# DIRECTIONS FOR THIS TASK
Copy out all the lines of the data precisely, omitting any pictures.

# GIVEN DATA
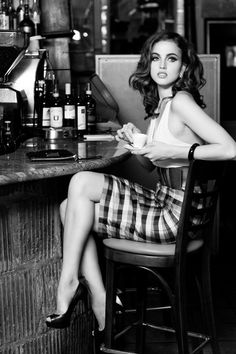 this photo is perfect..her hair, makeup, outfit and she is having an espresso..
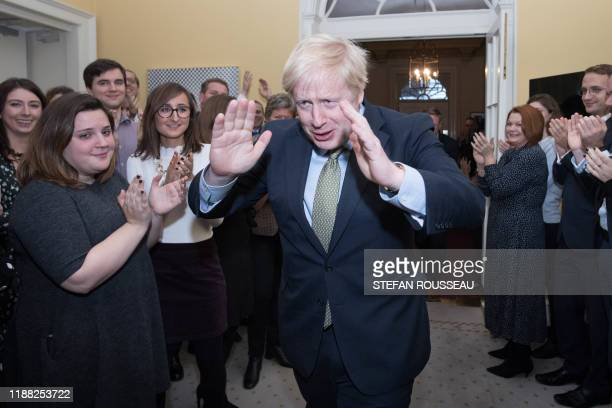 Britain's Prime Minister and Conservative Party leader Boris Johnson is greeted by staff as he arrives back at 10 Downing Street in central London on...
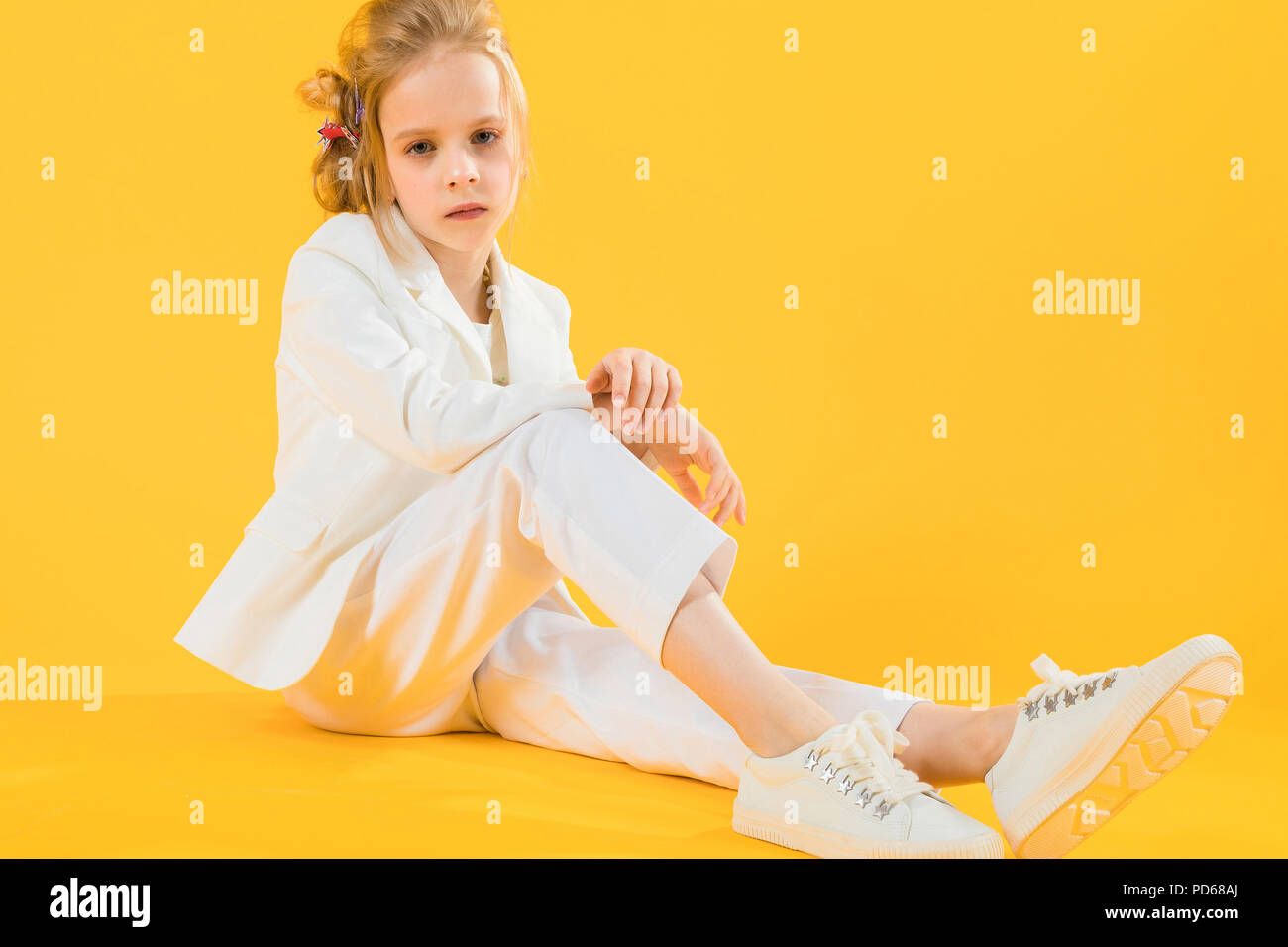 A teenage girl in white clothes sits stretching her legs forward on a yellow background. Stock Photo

# RESPONSE FOR THIS EXERCISE
 this photo is perfect..her hair, makeup, outfit and she is having an espresso..
 Britain's Prime Minister and Conservative Party leader Boris Johnson is greeted by staff as he arrives back at 10 Downing Street in central London on...
 A teenage girl in white clothes sits stretching her legs forward on a yellow background. Stock Photo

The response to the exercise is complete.